BLOC DE TEXTE:
N'écoute pas, Dieu ! Si je crois en Lui, en Toi, c'est à cause de Bach. J'ai réellement découvert ma religion (et ma foi) dans les années 80, à Paris, en écoutant les passions du cantor de Leipzig (je fais mon prof). J'ai pleuré toutes les larmes de mon corps en lisant le livret de la Saint-Matthieu. Dix fois, cent fois, j'ai eu l'impression d'assister à la mort de Jésus, et toutes les douleurs du Christ m'ont traversé le corps, de part en part. Rien ne m'avait préparé à cette émotion radicale. Ma jeunesse avait été si peu religieuse. Quand, à seize ans, je lisais les Évangiles, c'était en grande partie pour faire un geste qui me semblait intellectuellement intéressant et narcissiquement valorisant. Je prenais la pose mais ça ne m'intéressait pas vraiment. Je n'y comprenais rien du tout.
Cette nuit encore, ces douleurs terribles qui m'ont déjà mené aux urgences d'Alès, il y a quelques années. Heureusement le mal a finalement cédé vers sept heures. Qu'il est difficile de souffrir, quand on est seul, et que le matin est encore loin ! Je n'ai pratiquement pas dormi mais je me suis tout de même levé à huit heures. Si l'on n'était pas dimanche, je serais resté au lit.

CONSIGNES:
(a) Dans le texte sur Bach et la foi, vers quelle heure la douleur nocturne a-t-elle fini par céder ?
(b) Poursuivez le texte sur Bach et la foi à partir de sa dernière phrase.

DONNÉES DE L'EXERCICE:
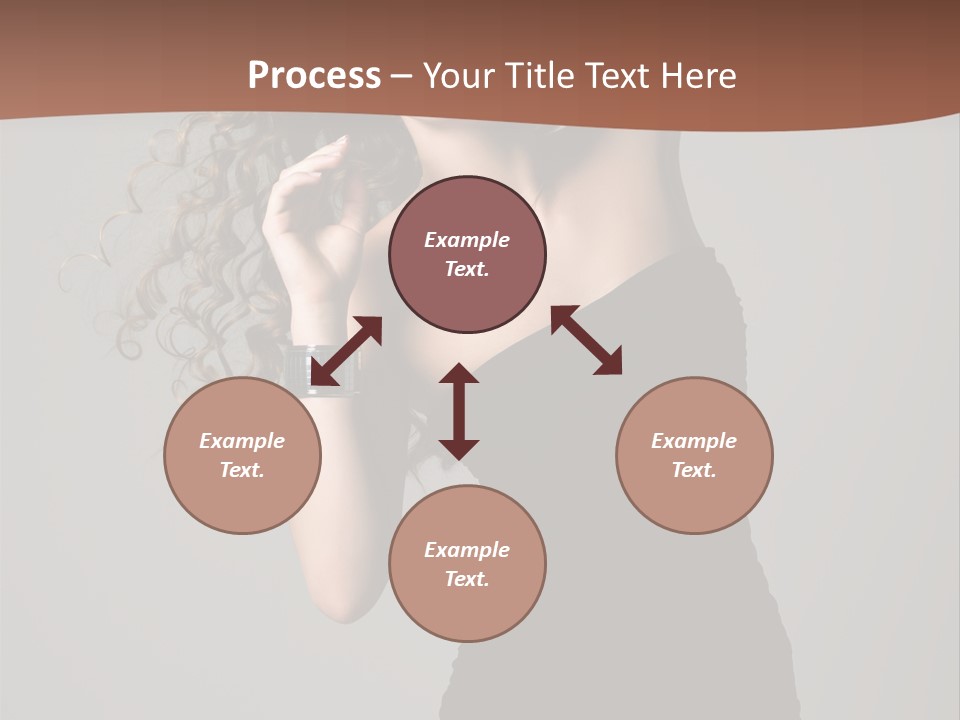 Attractive Girl White PowerPoint Template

RÉPONSES DANS L'ORDRE:
(a) Vers sept heures.

(b)
Je peste contre Spotify, qui propose des disques complètement incohérents (quand on parvient à les trouver (les applications musicales du commerce sont faites pour tout, SAUF pour la musique)). Je voulais écouter la Saint-Jean d'Herreweghe, et le disque qu'ils présentent est tout sauf le disque que je possédais il y a vingt ans. Il manque même le “Herr, unser Herrscher” introductif ! Je ne sais pas comment ce genre de choses est possible. Personne ne hurle ? Personne ne les insulte, ces connards ?
Vincent me dit que la Saint-Matthieu d'Herreweghe est l'une de ses plus grandes émotions musicales, et je suis bien heureux (et soulagé) de l'apprendre. Je ne pourrais pas être ami avec quelqu'un dont le cœur ne saigne pas à l'écoute de cet enregistrement. (Pour ma part, je préfère la première version d'Herreweghe à sa deuxième, mais c'est un détail.) Même la très jeune Céline, que j'aimais à cette époque-là, accourait dès qu'une Passion de Bach se donnait à Paris, et je n'avais pas besoin de la forcer, elle avait la foi des convertis. Qu'une très jeune fille très peu formée à la musique soit si sensible (et sincèrement sensible) à cette musique m'avait beaucoup frappé. Régulièrement, j'y reviens, à ces deux passions, et ma ferveur ne faiblit pas. J'ai déjà souvent écrit à ce sujet, et sans doute vais-je courir le risque de me répéter, si j'en parle aujourd'hui.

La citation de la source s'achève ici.